*Data section*
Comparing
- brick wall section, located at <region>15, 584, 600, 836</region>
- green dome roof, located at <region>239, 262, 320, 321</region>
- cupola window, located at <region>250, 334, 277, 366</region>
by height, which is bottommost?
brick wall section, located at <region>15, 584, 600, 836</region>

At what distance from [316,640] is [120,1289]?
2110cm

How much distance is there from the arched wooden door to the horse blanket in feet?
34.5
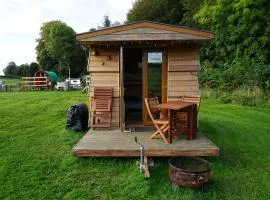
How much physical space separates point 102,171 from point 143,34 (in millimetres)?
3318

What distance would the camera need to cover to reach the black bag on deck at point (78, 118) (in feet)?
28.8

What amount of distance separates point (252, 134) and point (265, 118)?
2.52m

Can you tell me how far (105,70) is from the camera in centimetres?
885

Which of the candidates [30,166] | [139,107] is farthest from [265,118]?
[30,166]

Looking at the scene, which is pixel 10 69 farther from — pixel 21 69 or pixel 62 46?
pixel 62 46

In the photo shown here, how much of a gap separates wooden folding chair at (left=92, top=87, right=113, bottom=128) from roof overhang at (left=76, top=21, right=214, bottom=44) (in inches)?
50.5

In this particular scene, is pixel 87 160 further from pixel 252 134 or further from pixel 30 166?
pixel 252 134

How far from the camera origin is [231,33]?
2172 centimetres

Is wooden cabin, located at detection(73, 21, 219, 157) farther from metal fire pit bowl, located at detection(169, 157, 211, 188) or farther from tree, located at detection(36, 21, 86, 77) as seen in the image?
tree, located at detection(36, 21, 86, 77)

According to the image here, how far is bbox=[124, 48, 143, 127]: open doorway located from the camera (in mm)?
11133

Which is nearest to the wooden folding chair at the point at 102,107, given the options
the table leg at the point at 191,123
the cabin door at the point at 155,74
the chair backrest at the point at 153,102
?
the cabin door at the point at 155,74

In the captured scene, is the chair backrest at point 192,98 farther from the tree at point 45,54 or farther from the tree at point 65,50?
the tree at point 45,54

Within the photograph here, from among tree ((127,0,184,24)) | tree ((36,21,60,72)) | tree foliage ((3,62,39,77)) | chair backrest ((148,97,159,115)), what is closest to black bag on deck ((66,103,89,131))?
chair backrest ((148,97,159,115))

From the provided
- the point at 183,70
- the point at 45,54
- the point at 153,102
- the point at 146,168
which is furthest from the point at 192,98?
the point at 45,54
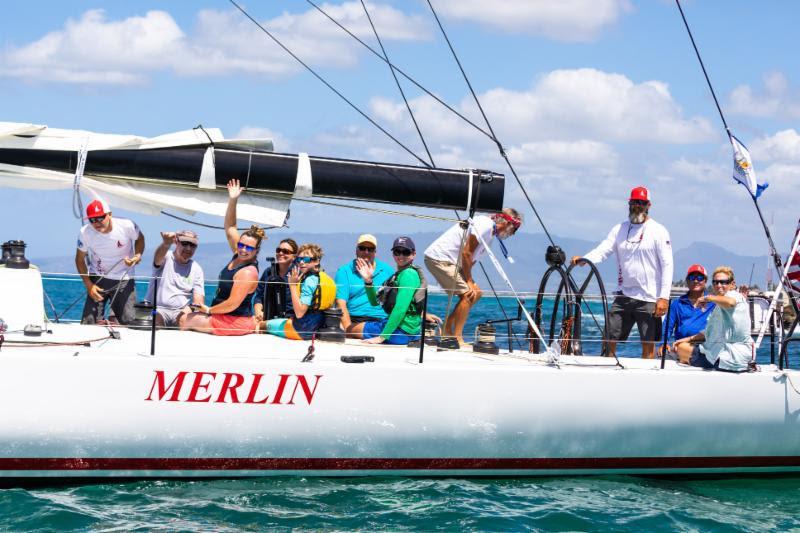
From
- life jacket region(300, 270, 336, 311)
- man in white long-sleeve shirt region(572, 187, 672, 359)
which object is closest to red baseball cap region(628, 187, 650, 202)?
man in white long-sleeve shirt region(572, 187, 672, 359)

* * *

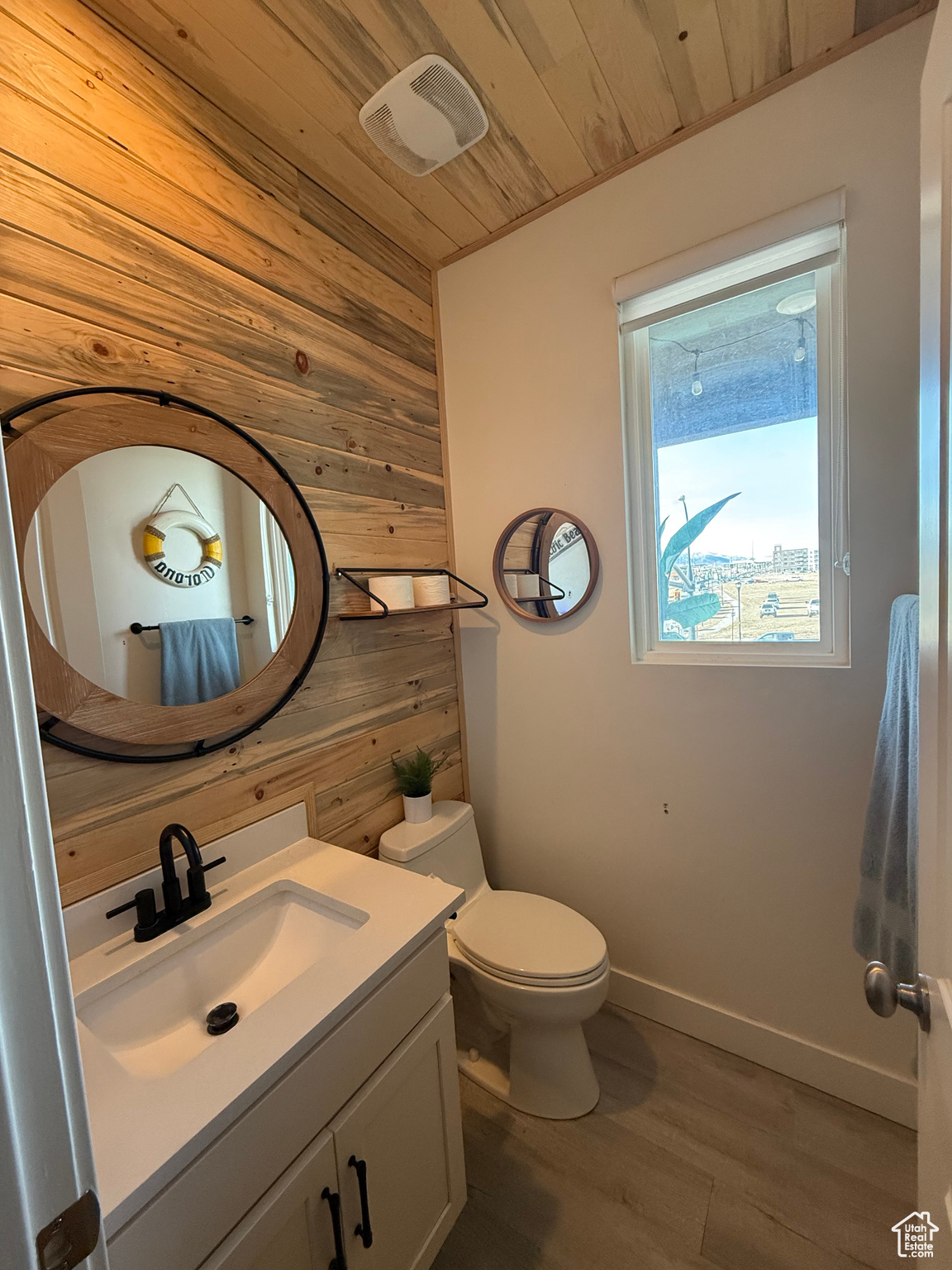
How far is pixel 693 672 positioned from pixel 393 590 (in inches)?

*Stated exercise*
Extract every line in the two blocks above that contains the word "black", treating uppercase and lowercase as different.

*The response*
What distance would the camera need to cover to reach the black bag on deck at point (78, 118) (in feet)?
Within the photograph here, from among tree ((127,0,184,24)) | tree ((36,21,60,72)) | tree foliage ((3,62,39,77)) | chair backrest ((148,97,159,115)), what is closest to black bag on deck ((66,103,89,131))?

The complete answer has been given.